Though all the actors are shooting the same film — I'm Not There, written and directed by Todd Haynes (Safe, Far From Heaven) — it's appropriate that they're intensely engaged in separate pursuits. I'm Not There is nominally the story of Bob Dylan's rise to and rejection of fame, but it's a rarified, fractured biopic: Some of the events depicted come from Dylan's life, while others are metaphorical; six different actors play aspects of his character, and none of them are called Bob.
Newcomer Marcus Carl Franklin plays Woody, the youngest Dylan persona, who invents himself by way of emulating Woody Guthrie. Ben Whishaw is Arthur, a teenage poet. Christian Bale is Jack, a folksinger who later turns Pentecostal Christian. Moore plays Alice, a fellow folksinger that Jack loves and abandons. Heath Ledger is Robbie, a movie actor who personifies Jack. He's married to Claire (Gainsbourg), a French painter who is a version of Sara Lownds, Dylan's first wife (from 1965 to 1977) and the mother of four of his children, including the singer Jakob Dylan. Cate Blanchett plays Jude, the character who most resembles Dylan, and whose story most literally parallels his, as he trades folk music for electric and resists being vilified and deified in equal measure. Finally, Richard Gere is Billy, an aging outlaw who escapes to find peace in pastoral anonymity.

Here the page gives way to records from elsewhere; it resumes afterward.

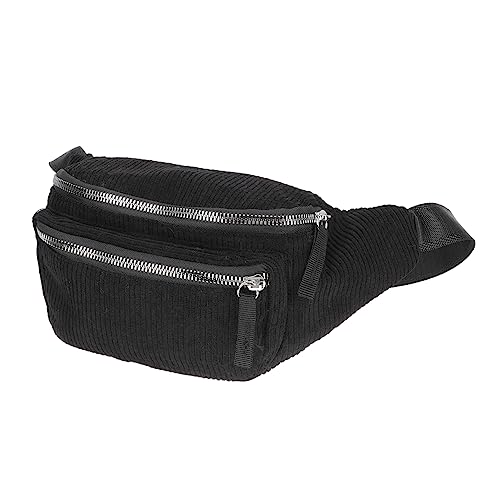 CONGARTENO Multi-funktions Hüfttasche Aus Cord Für Herren Verstellbare Umhängetasche Für Outdoor-aktivitäten Stylisch Und Praktisch Als Crossbody Oder Brusttasche Für Freizeit Und Sport von CONGARTENO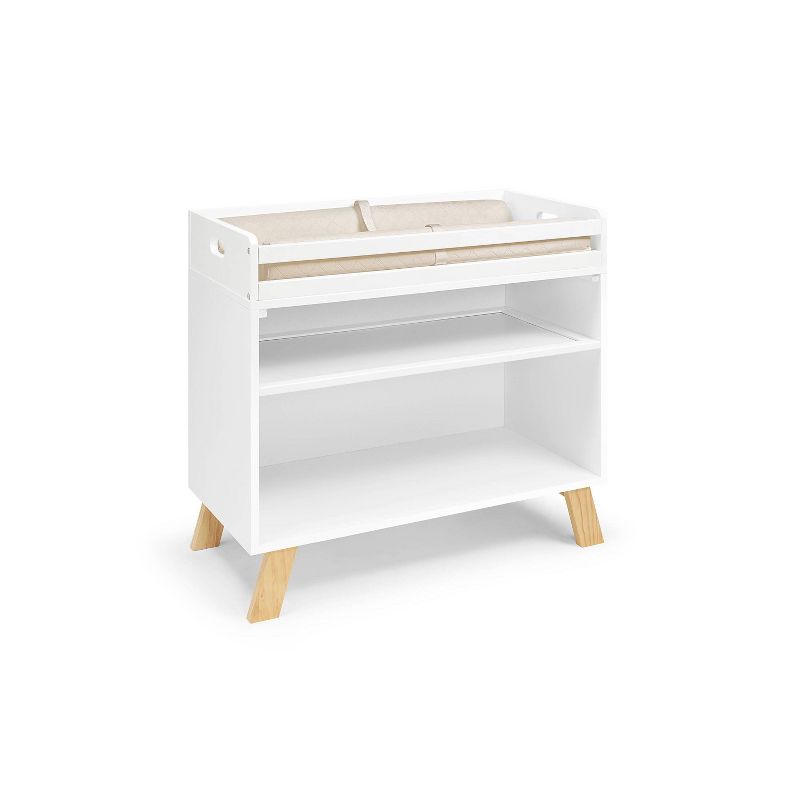 Rowan Valley Arden Grey Changing Table Topper for Dressers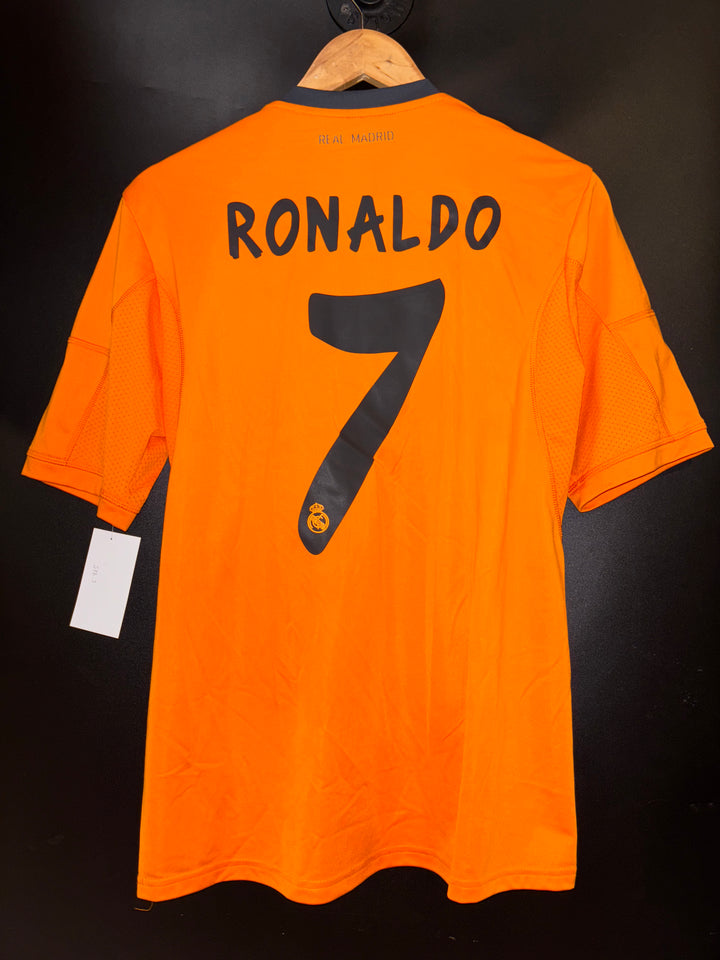 REAL MADRID RONALDO 2013-2014 ORIGINAL JERSEY Size S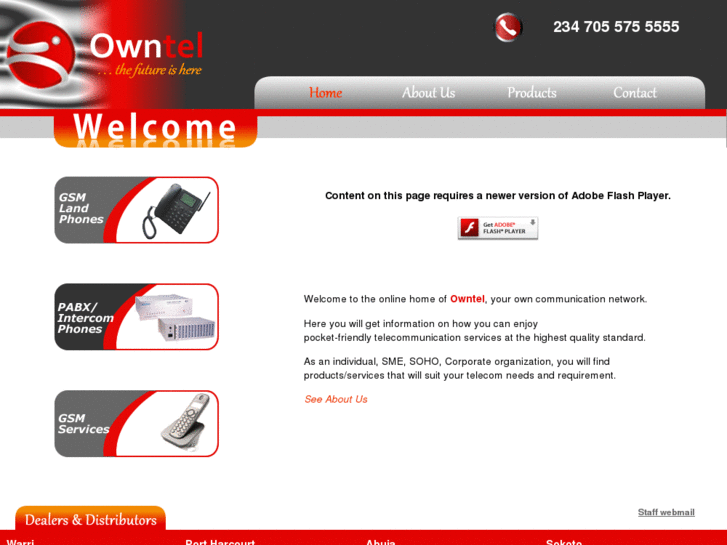 www.owntel.net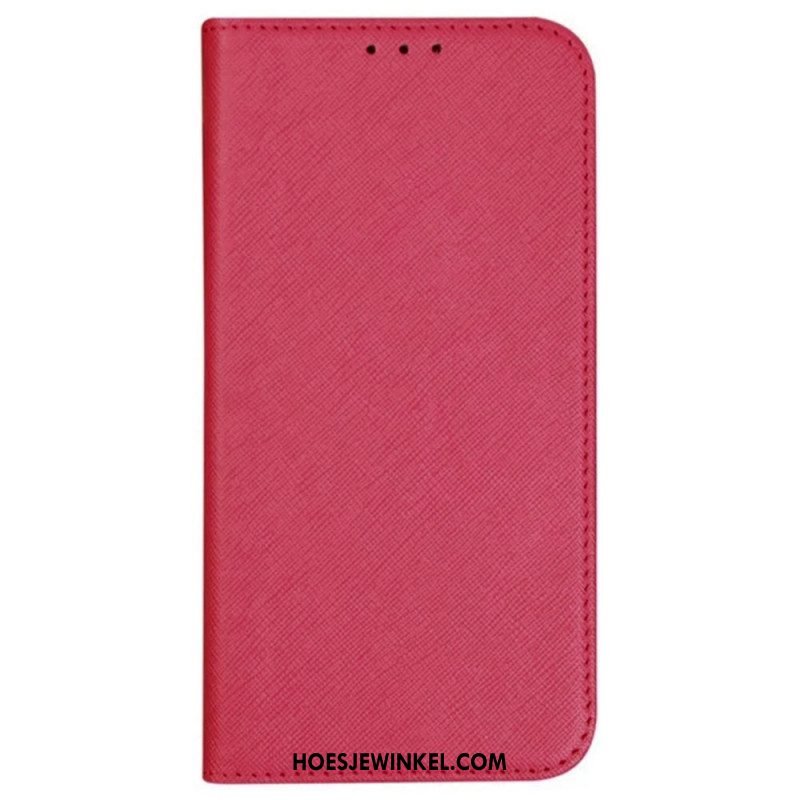 Folio-hoesje Voor Oppo Reno 11 5g Kruistextuur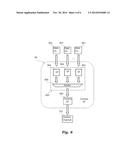 COMMUNICATION SYSTEM FOR INTERFACING A PLURALITY OF TRANSMISSION CIRCUITS     WITH AN INTERCONNECTION NETWORK, AND CORRESPONDING INTEGRATED CIRCUIT diagram and image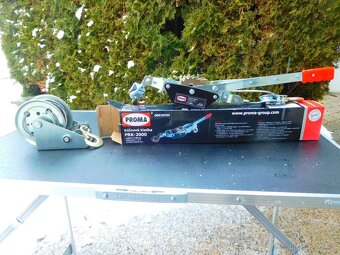 Kladka s ráčnou - 2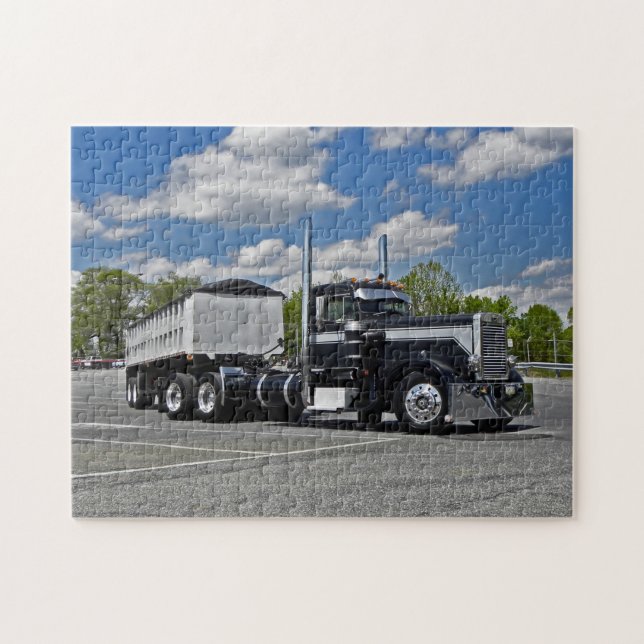 Rompecabezas de Pete de la escuela vieja (Horizontal)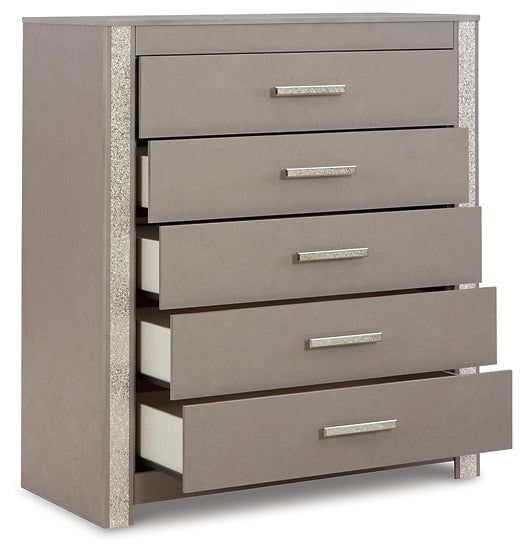 Surancha Five Drawer Wide Chest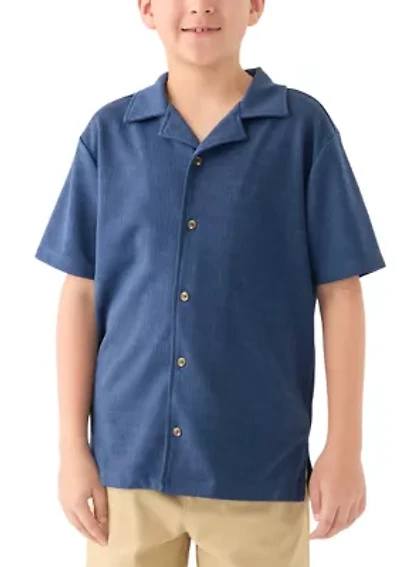 Boys 8-20 Cabana Shirt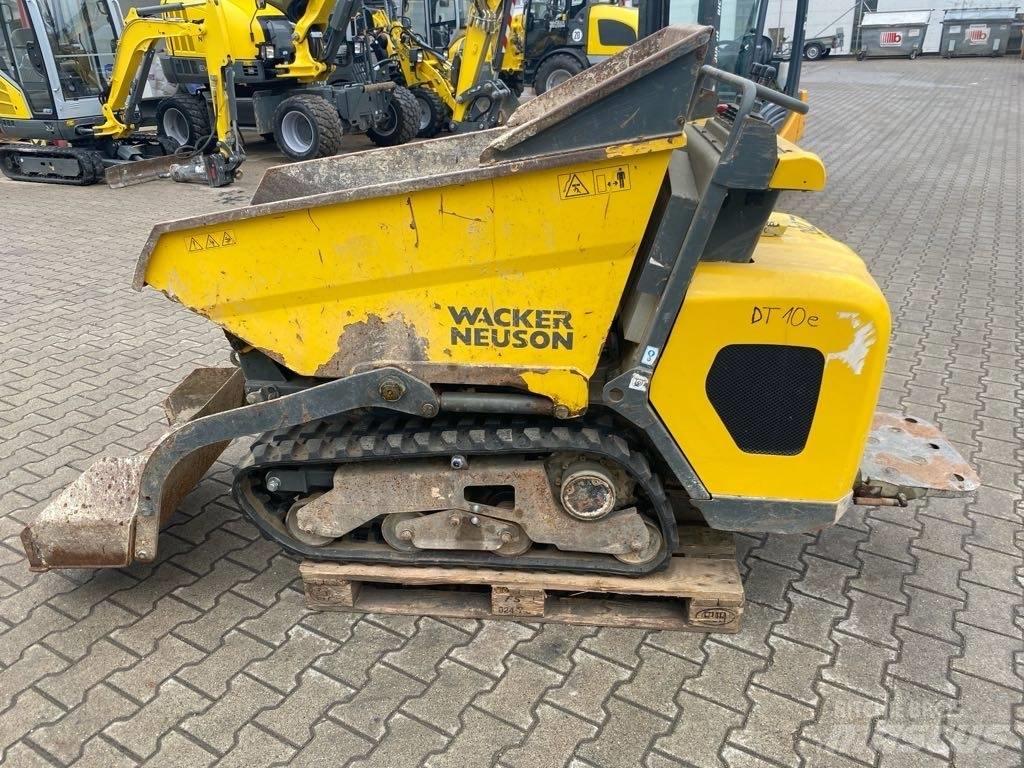 Wacker Neuson DT10e 履帶式傾卸車/翻斗車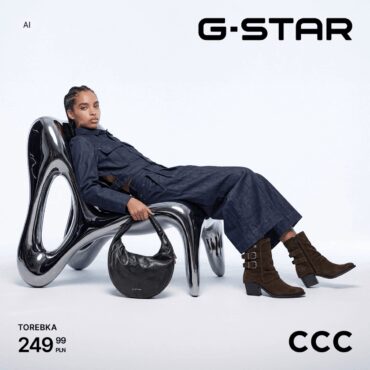 Sprawdź nową kolekcję G-star w sklepach CCC!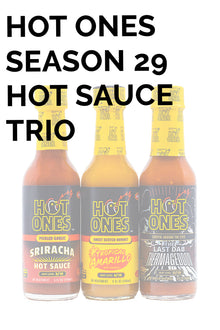 Hot Ones Hot Sauce Trio Pack - Season 29 Z5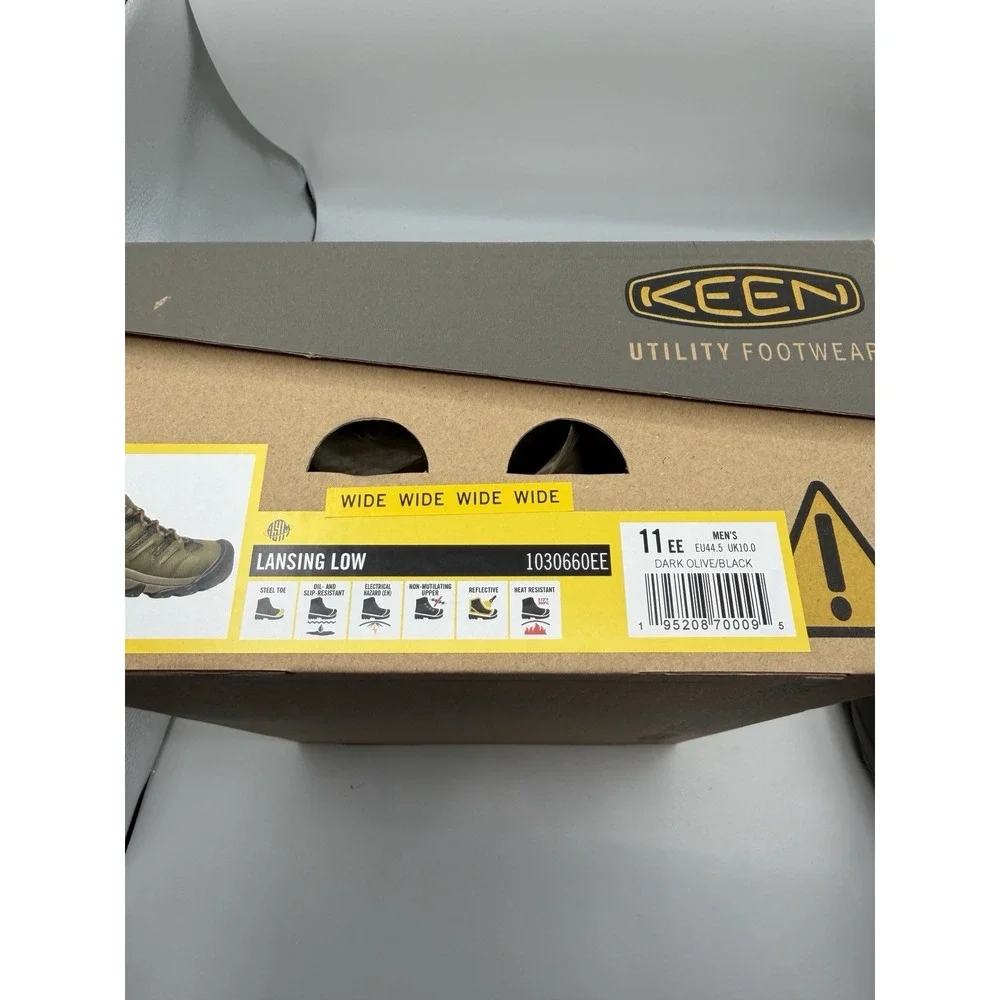Keen new box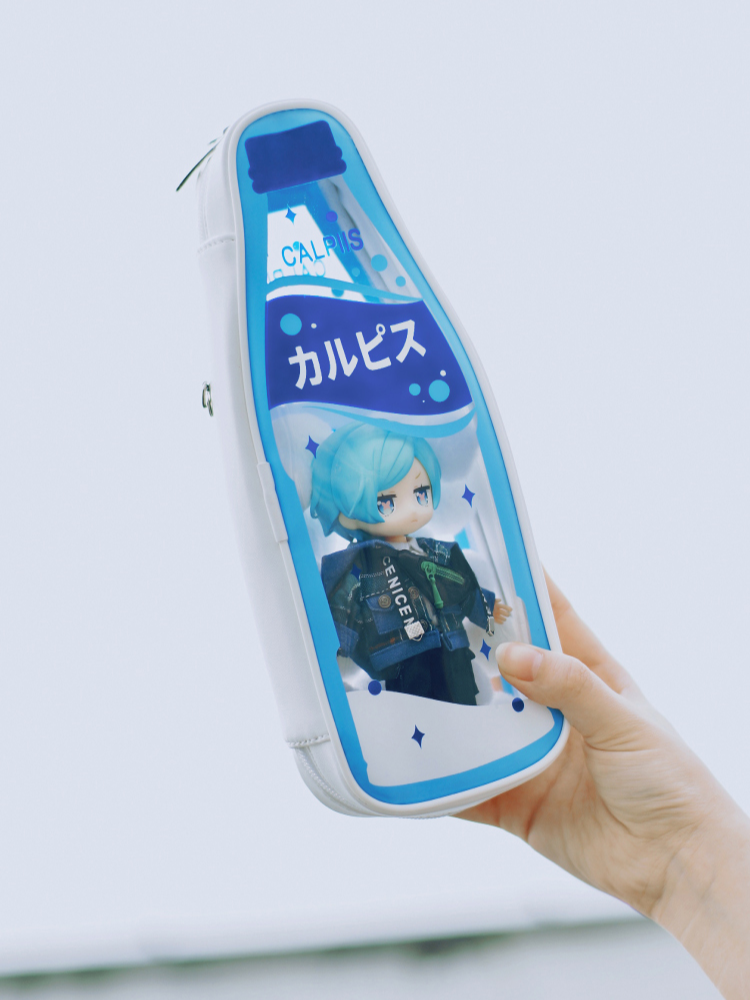 Soda Bottle OB11 BJD Doll Crossbody Itabag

"It's comforting knowing how detached we are [from a literal biography], and free because of that," says Ledger, whose costume this afternoon is a green turtleneck and a corduroy suit so tan and wide-waled it looks like corrugated cardboard. "In conventional biopics, no matter how hard you try or how good the performances are, you're always defaming that person. You're always taking a little bit away from them and not giving them anything. So I think this film is attempting to honor Dylan in some way, as opposed to capture him."
Shooting resumes inside the museum, which is standing in for New York's Metropolitan Museum of Art for some scenes, and Paris' Louvre for others. (Making the film in Quebec, Canada kept the budget under $20 million.) Haynes, who resembles a boyish Mark Hamill, sits in a high director's chair, chatting animatedly with Ledger, who sits in a much lower chair, long legs bent so that his knees are level with his shoulders. "This was the hardest location to secure," Haynes says. "We had to pull every string, use every connection. We finally got the okay after Heath posed for a photo with the museum director."